» PARTS OF THE EXERCISE:
**1)** In the wheat article, which group refused to let Trump's insult pass?
**2)** Please copy the wheat article word for word from "Bloomberg, Content provider" to "from American farmers.".

» TEXT EXTRACT:
** begin **

Farm Futures logo

Reaction comes amid rising discontent over toll trade war as taken on U.S. agricultural exports.

Bloomberg, Content provider

August 15, 2019

1 Min Read
US-China-trade-war-shipping-containers-GettyImages_1056780444.jpg
Getty Images/iStock

By Mike Dorning

Add the nation’s wheat farmers to the list of groups President Donald Trump has offended.

As he complained about car imports driving up the U.S. trade deficit with Japan at an event Tuesday at a Pennsylvania factory, Trump veered into disparaging the value of the wheat the Asian nation purchases from American farmers.

“We send them wheat, wheat. That’s not a good deal,” Trump said. “And they don’t even want our wheat.”

Amplifying the point, he added that the Japanese only buy the crop “because they want us to at least feel that we’re OK. You know, they do it to make us feel good.”

The National Association of Wheat Growers, a trade association for farmers, didn’t let the insult pass.

** end **

» RECORDS:

** begin **

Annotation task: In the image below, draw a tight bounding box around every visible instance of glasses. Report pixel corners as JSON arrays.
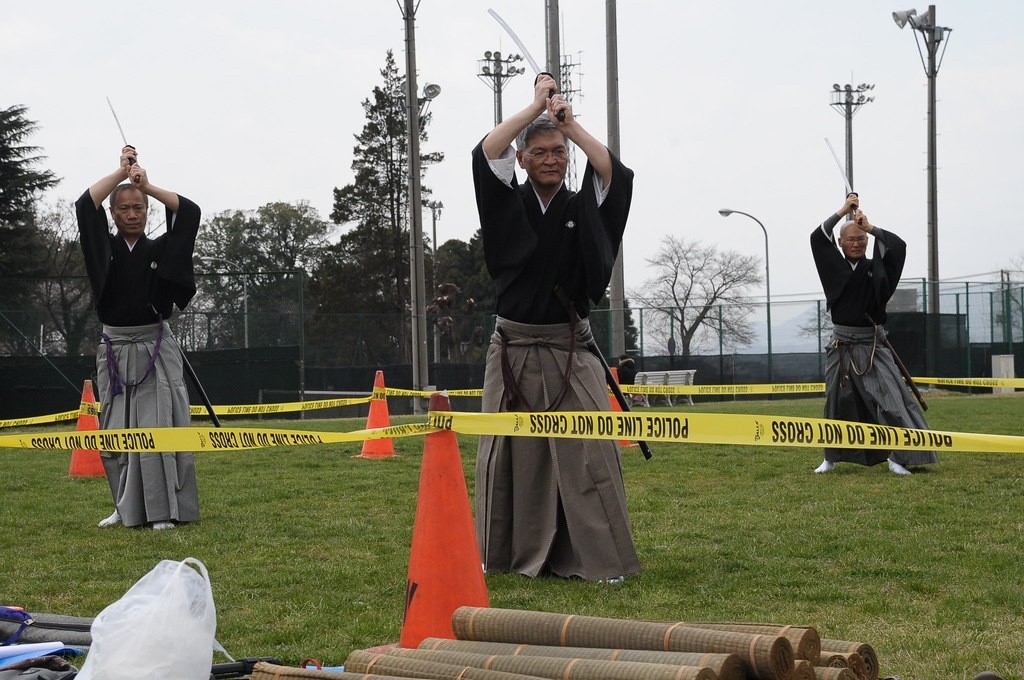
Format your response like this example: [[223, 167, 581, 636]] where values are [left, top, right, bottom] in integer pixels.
[[841, 235, 867, 244], [523, 146, 568, 160]]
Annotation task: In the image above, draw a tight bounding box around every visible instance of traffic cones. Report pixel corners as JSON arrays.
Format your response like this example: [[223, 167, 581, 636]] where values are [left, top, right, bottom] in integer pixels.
[[64, 379, 108, 479], [604, 365, 642, 447], [362, 389, 494, 656], [351, 370, 403, 460]]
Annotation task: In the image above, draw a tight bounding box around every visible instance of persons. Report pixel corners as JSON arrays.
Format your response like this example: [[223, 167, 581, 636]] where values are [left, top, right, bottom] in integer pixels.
[[74, 146, 201, 530], [809, 194, 938, 476], [474, 74, 640, 584]]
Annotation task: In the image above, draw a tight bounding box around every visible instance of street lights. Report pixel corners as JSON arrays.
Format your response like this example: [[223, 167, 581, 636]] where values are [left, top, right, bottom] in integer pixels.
[[892, 5, 942, 388], [829, 80, 874, 221], [423, 200, 448, 390], [397, 79, 441, 413], [474, 39, 525, 127], [200, 256, 250, 366], [718, 208, 774, 399]]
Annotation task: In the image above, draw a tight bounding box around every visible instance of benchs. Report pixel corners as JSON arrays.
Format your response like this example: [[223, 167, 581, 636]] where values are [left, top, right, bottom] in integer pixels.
[[624, 370, 697, 407]]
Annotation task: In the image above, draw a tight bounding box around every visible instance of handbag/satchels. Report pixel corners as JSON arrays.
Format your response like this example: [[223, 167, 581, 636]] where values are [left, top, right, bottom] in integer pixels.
[[74, 555, 216, 680]]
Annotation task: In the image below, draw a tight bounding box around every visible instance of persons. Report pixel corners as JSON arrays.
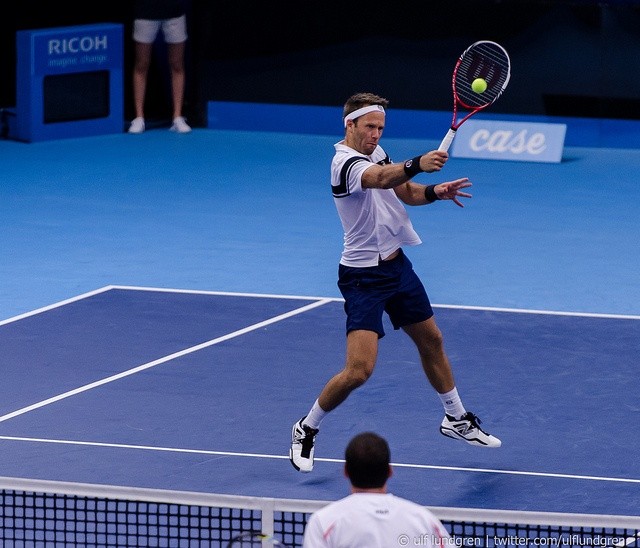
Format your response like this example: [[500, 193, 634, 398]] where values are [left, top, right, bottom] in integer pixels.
[[301, 429, 461, 548], [288, 91, 502, 474], [126, 1, 194, 134]]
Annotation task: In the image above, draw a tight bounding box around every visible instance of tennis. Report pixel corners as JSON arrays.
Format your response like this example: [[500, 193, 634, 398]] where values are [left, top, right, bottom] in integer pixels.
[[472, 78, 487, 94]]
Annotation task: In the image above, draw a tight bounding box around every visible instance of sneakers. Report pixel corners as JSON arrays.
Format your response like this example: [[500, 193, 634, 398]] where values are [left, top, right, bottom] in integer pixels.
[[440, 413, 502, 448], [289, 416, 319, 472], [171, 115, 191, 134], [128, 117, 145, 132]]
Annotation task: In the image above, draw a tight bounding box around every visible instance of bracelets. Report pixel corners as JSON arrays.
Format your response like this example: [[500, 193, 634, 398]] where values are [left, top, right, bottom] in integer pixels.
[[403, 154, 423, 178], [424, 183, 441, 202]]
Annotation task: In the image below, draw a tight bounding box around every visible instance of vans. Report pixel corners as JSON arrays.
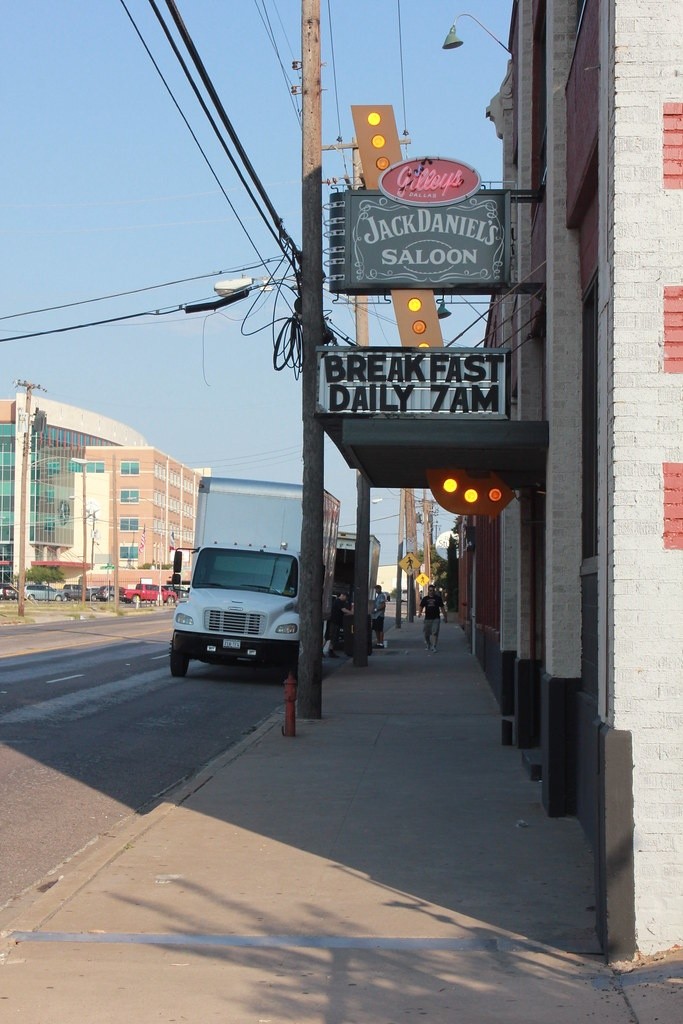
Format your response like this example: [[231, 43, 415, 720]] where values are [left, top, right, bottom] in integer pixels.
[[62, 584, 97, 602], [401, 588, 408, 603]]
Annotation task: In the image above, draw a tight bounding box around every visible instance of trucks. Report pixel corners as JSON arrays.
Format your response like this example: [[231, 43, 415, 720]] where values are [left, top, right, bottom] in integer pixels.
[[169, 476, 341, 679], [334, 529, 381, 655]]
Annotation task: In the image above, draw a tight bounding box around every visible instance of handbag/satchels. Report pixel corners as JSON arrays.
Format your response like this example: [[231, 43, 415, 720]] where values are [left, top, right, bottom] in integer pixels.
[[323, 640, 331, 658]]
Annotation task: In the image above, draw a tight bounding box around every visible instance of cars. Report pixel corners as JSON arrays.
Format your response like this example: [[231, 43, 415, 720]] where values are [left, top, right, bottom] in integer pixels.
[[0, 583, 18, 601], [22, 583, 65, 602], [86, 586, 101, 596], [162, 585, 190, 602]]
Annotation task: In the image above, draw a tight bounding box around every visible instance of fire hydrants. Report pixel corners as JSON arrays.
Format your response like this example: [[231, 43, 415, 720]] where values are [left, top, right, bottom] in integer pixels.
[[281, 669, 299, 737]]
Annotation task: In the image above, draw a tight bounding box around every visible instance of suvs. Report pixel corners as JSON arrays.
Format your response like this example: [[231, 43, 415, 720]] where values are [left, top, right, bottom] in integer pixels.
[[96, 585, 126, 602]]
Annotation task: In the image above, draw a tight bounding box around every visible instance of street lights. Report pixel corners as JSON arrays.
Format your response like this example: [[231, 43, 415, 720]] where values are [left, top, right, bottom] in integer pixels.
[[69, 495, 96, 570]]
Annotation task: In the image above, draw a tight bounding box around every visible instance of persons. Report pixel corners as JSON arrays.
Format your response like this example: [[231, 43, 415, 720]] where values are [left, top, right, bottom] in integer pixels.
[[371, 585, 386, 649], [322, 592, 353, 659], [417, 585, 448, 653]]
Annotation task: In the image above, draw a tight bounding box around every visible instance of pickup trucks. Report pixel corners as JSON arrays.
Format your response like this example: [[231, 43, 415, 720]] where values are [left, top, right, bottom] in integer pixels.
[[120, 583, 178, 605]]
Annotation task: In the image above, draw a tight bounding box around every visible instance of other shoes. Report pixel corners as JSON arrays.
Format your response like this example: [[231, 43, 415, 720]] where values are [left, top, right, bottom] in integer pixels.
[[424, 642, 431, 650], [372, 644, 384, 649], [432, 645, 437, 653]]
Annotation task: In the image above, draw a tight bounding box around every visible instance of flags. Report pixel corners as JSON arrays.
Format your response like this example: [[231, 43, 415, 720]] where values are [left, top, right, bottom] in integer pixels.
[[139, 524, 146, 553], [168, 525, 175, 552]]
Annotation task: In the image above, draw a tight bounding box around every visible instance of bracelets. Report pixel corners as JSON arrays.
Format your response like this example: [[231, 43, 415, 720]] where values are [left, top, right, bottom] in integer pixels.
[[374, 608, 378, 611]]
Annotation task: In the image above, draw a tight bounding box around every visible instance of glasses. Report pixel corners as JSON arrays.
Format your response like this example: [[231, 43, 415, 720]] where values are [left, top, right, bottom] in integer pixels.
[[429, 590, 435, 592]]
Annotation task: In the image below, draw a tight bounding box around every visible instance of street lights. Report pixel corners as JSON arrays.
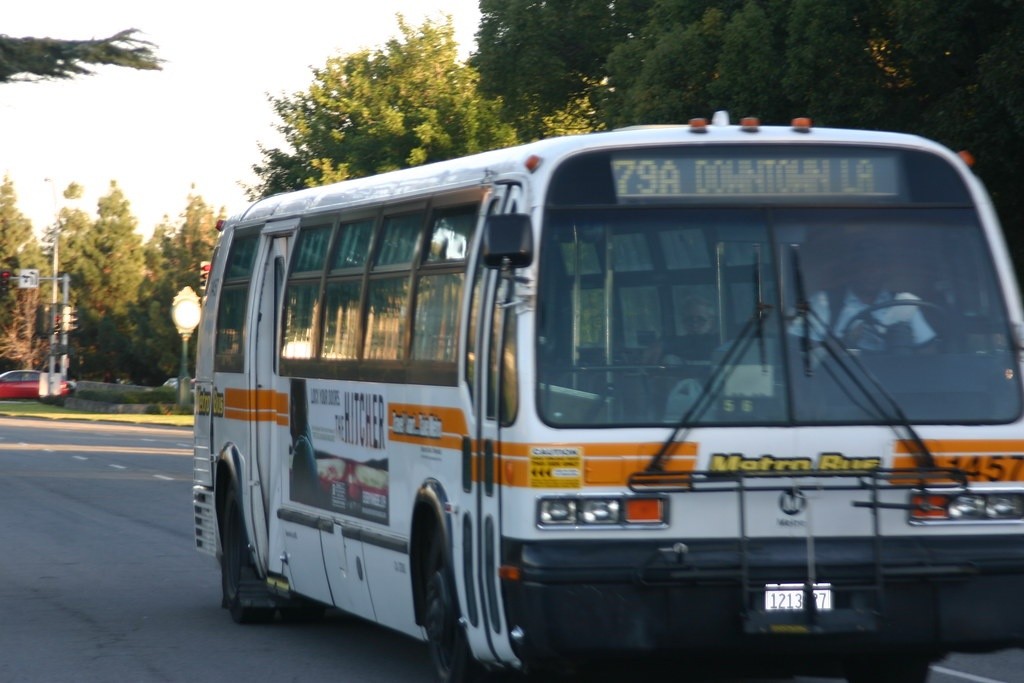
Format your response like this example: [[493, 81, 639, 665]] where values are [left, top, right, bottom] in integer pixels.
[[168, 286, 203, 414]]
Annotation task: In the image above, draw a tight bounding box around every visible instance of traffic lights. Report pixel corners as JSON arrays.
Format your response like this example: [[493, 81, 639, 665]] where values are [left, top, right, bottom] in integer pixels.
[[60, 304, 72, 331], [198, 260, 212, 289], [70, 307, 80, 331], [0, 270, 11, 293], [53, 314, 62, 333]]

** end **

» WORKED SOLUTIONS:
**1)** The National Association of Wheat Growers.

**2)**
Bloomberg, Content provider

August 15, 2019

1 Min Read
US-China-trade-war-shipping-containers-GettyImages_1056780444.jpg
Getty Images/iStock

By Mike Dorning

Add the nation’s wheat farmers to the list of groups President Donald Trump has offended.

As he complained about car imports driving up the U.S. trade deficit with Japan at an event Tuesday at a Pennsylvania factory, Trump veered into disparaging the value of the wheat the Asian nation purchases from American farmers.